Plotting Using PLPlot

Robert Fraser fraserofthenight at gmail.com
Sun May 10 17:05:51 PDT 2009


dsimcha wrote:
> == Quote from Fawzi Mohamed (fmohamed at mac.com)'s article
>> On 2009-05-10 21:23:48 +0200, dsimcha <dsimcha at yahoo.com> said:
>>> It seems like there's substantial interest in this.  Please give me some use
>>> cases, i.e. what would you personally use this for, and what do you
>>> foresee others
>>> using it for, so I can start thinking about what the API should be.  I
>>> need a wide
>>> variety of use cases because, if I design the API based only on my personal use
>>> cases, it will end up being geared entirely toward histograms, scatter
>>> plots, and
>>> line graphs because that's what I use regularly.

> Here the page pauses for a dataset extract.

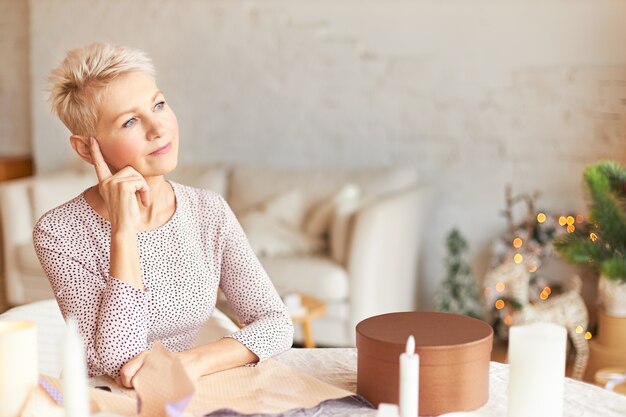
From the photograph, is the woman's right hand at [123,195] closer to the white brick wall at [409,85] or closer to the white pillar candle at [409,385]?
the white pillar candle at [409,385]

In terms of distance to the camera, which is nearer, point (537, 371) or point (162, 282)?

>> yep me too, well 3d surface plots would also be nice to have, but I can
>> live without.
>>> Besides use cases, here are some specific questions:
>>> 1.  Is there any need for an OO-based API, or should I just use free functions?

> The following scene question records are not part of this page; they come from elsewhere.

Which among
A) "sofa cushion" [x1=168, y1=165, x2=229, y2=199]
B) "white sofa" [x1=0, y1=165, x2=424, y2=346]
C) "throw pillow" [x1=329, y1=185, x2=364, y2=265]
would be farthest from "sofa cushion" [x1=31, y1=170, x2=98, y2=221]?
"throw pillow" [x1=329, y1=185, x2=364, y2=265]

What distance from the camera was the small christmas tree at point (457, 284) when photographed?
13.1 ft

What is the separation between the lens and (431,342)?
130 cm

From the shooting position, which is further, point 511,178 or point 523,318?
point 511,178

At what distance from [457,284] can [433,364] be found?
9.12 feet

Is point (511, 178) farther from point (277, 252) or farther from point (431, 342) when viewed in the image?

>> I would use an OO API where one window/image/output graph is
>> represented by an object, and then you have functions to
>>> 2.  Does anyone have any use cases where plotting is performance critical, or
>>> should I just keep things simple/stupid in terms of the performance/simplicity
>>> tradeoff?
>> keep it simple I would just send dense arrays to it (which are close to
>> the C api), and then have utility functions that convert ranges,... to
>> dense arrays, but maybe I am biased because I have a good library to
>> handle dense arrays.
>> I would say that a reasonable goal is that the library could cope
>> directly to plot of 1'000s of points at least for the simple 1D plot
>> types.
> 
> Ok, this is way less than I had in mind.  When I said high performance, I was
> thinking like, either plotting stuff under realtime constraints like if you're
> some Wall Street bigwig plotting zillions of charts to figure out what stocks to
> buy or, when doing summary stuff like histograms, handling billions of points read
> as a range from a file, i.e. more data than you have address space.  I personally
> would not consider anything that couldn't gracefully handle at least a few million
> data points for histograms and a few 10s of thousands for scatter plots to be good
> enough.

Having plots that update in realtime would be kind of awesome for 
monitoring, but the ones I was thinking of wouldn't be more than a few 
thousand data points in each sliding window, if that.